Als Sozialdemokrat und Sohn einer Musikerfamilie ist mir außerdem wichtig, dass eine aktive Kulturpolitik betrieben wird. Nicht alle Bereiche unserer Gesellschaft können einer radikalen Gewinnmaximierungslogik folgen – Kunst und Kultur rechnen sich nicht zwangsläufig. Ich bin davon überzeugt, dass einerseits Künstlerinnen und Künstler von ihrer Arbeit leben können müssen, und andererseits Kunst und Kultur kein Elitenprojekt für sehr Wohlhabende sein darf. Gute Kulturpolitik ist außerdem verbunden mit einer Erinnerungskultur, die gegenüber rechter Gewalt, Krieg und Fremdenhass sensibilisiert.
Warum ich mir die Kandidatur zur Landtagswahl zutraue?

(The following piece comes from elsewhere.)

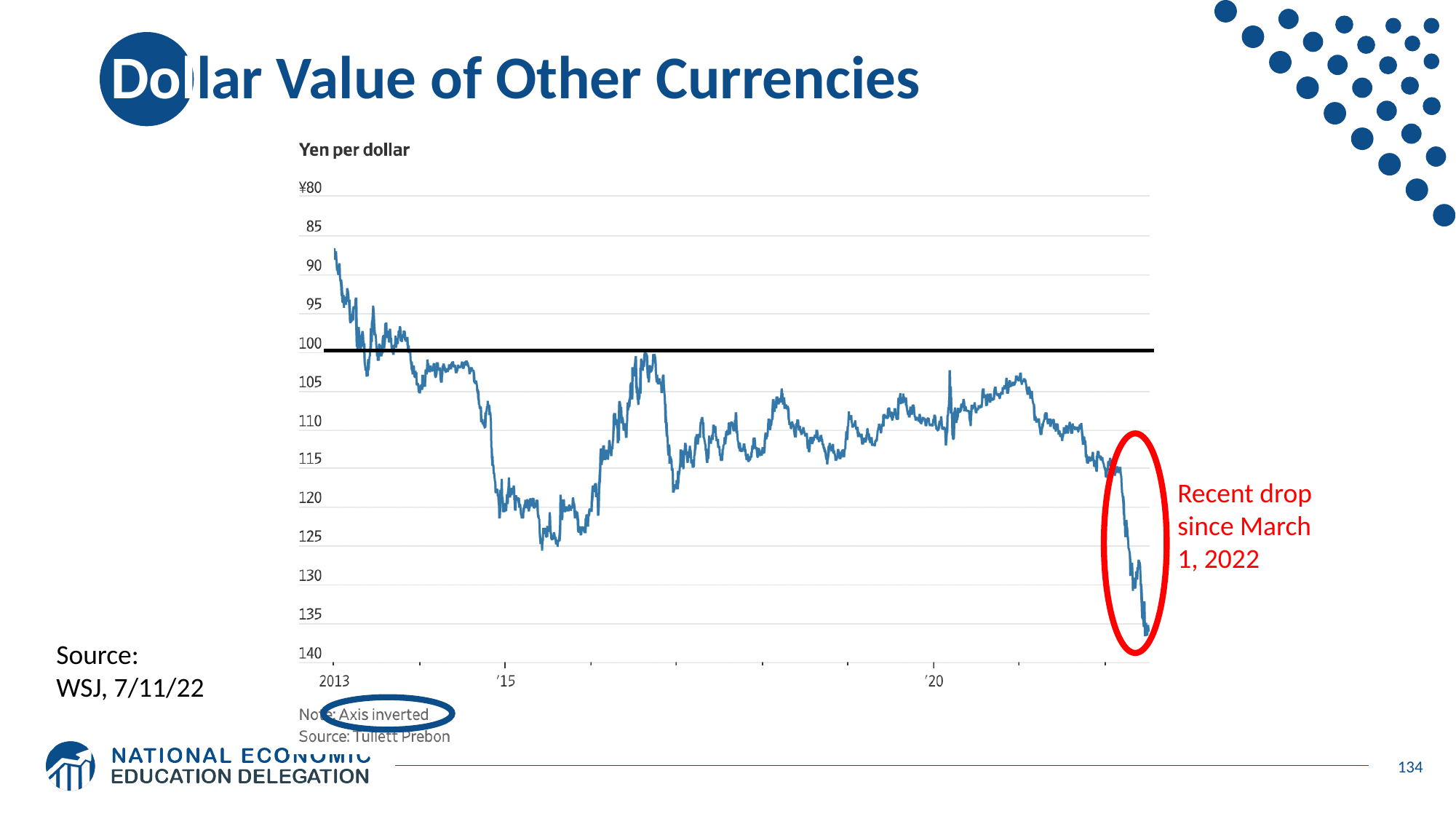
In which year does the line reach its numerically highest yen-per-dollar value? 2022 Overall, from 2013 to 2022, does the yen-per-dollar value rise or fall? rise Is the yen-per-dollar value at the very end of the series (mid-2022) greater or less than 130? greater Which is numerically larger: the yen-per-dollar value at the '15 tick or at the '20 tick? '15 What quantity does the y-axis of the chart measure, according to its label? Yen per dollar What kind of chart is shown on the slide? line chart Is the yen-per-dollar value at the start of the series in 2013 greater or less than 100? less What does the note beneath the chart say about the axis? Axis inverted Which is numerically larger: the yen-per-dollar value at the start of 2013 or at the end of the series in 2022? 2022 Is the yen-per-dollar value at the '20 tick mark greater or less than 100? greater How many data series are plotted on the chart? 1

Mir ist bewusst, dass eine Kandidatur zur Landtagswahl mit viel Arbeit und Aufwand verbunden ist. Aus mehreren Gründen bin ich davon überzeugt, dieser Aufgabe gewachsen zu sein. Als Vorsitzender der Jusos in unserem Landkreis, Mitglied des SPD-Kreisvorstands und des JusoBezirksvorstands bin ich vertraut mit den Prozessen und Strukturen in unserer Partei. Des Weiteren durfte ich als Wahlkampfkoordinator der Bundestagswahlkampagne von Martina Stamm-Fibich wertvolle Erfahrungen hinsichtlich der Gestaltung eines Wahlkampfes sammeln. Darüber hinaus absolvierte ich während meines Studiums Praktika im Bundestagsbüro unserer Abgeordneten Martina Stamm-Fibich in Berlin, beim Würzburger SPD-Landtagsabgeordneten Volkmar Halbleib sowie bei der Vertretung des Freistaats Bayern bei der EU in Brüssel. Dadurch konnte ich Einblicke in die tägliche politische und parlamentarische Arbeit sowie die komplizierten Verkettungen zwischen den verschiedenen politischen Ebenen gewinnen. Im Übrigen bin ich aufgrund meines sozialen Engagements und meiner sehr guten Studienleistungen Stipendiat der SPD-nahen Friedrich-Ebert-Stiftung. Ich freue mich, viele von Euch in den kommenden Wochen persönlich kennenzulernen und bin dankbar über Anregungen, Tipps und Kritik.